The TCP protocol is a great case study of how backpressure can be used in practice. TCP provides a guarantee of in-order delivery of data to the application regardless of any packet reordering happening at the network level. This is achieved by numbering data at the sender side and delivering them in the order defined by this numbering at the receiver side. In some cases, the receiver needs to hold on to some data that have arrived early before delivering them to the application, so that previous data have also arrived and can be delivered first. In theory, the memory buffers holding this temporary data can grow unbounded causing issues. For this reason, a receiver imposes a limit on these buffers and communicates the remaining space to the sender, so that the sender can stop sending data when the buffers are full. This is a nice example of explicit backpressure exerted by a TCP receiver and the graceful reaction to this backpressure from the TCP sender4.

Flow control in TCP

The examples presented so far were intentionally contrived. In more realistic scenarios, there can be many systems that will make requests to each other essentially forming a chain. Each one of those systems should be able to react to backpressure exerted by the downstream systems accordingly. This means it should help the downstream system recover, following techniques like the ones described before, but it should also exert the same amount of backpressure upstream, where there is more context on what the user is trying to achieve. The systems in the middle and at the end of the chain will exert backpressure in a relatively mainstream way, e.g. by failing requests. Systems at the start of the chain that interact directly with users will usually be able to exert backpressure in more creative ways. For instance, they could present incomplete information to the user as illustrated in the previous example or they could temporarily block user actions, e.g. by disabling an action button and showing a message “please try again in a while”. This is where backpressure starts becoming a dance for more than two!

Backpressure in a chain of systems

Of course, doing all of this requires a considerable amount of engineering effort, which might not be justified in every single case.
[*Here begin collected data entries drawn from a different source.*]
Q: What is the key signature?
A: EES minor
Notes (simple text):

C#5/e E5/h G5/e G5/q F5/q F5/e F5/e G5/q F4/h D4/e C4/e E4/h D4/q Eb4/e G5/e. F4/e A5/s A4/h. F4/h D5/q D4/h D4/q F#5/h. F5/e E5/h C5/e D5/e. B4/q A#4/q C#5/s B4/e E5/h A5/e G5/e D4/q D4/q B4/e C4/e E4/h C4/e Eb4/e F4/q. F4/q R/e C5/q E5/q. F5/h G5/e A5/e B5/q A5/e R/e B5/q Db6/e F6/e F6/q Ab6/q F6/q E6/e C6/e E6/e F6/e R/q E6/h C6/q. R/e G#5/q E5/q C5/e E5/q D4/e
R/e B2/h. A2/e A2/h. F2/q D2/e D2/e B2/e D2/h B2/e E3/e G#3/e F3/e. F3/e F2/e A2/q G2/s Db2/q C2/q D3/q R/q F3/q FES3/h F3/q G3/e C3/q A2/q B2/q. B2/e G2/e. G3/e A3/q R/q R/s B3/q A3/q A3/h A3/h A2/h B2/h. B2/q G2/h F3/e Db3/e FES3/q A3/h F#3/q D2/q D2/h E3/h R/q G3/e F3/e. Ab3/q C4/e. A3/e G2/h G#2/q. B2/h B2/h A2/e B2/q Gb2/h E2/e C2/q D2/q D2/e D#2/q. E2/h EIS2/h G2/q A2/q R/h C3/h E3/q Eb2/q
However, this effort can be minimised by establishing common processes and tooling, so that different systems and teams can benefit from previous work. In any case, knowing what backpressure is, what is the difference between implicit and explicit backpressure and how you can exert it and react to it is a very good first step towards building more reliable software systems.




  1. The network part was put into parentheses on purpose. The reason is backpressure can also exist within a single software system, e.g. between two different components exchanging data via memory, intead of going through the network. However, the benefits of backpressure manifest more strongly in distributed systems communicating through the network, so we will focus on this scenario here. Of course, this does not mean the same principles cannot be applied in the general case. 

  2. The generated load is sometimes called throughput, whereas the load that is successfully processed is called goodput. 

  3. This is especially true in public networks, like the Internet, where data need to go through multiple intermediaries that are simultaneously used by many other systems and can be overloaded themselves. 

  4. In TCP parlance, this is known as flow control.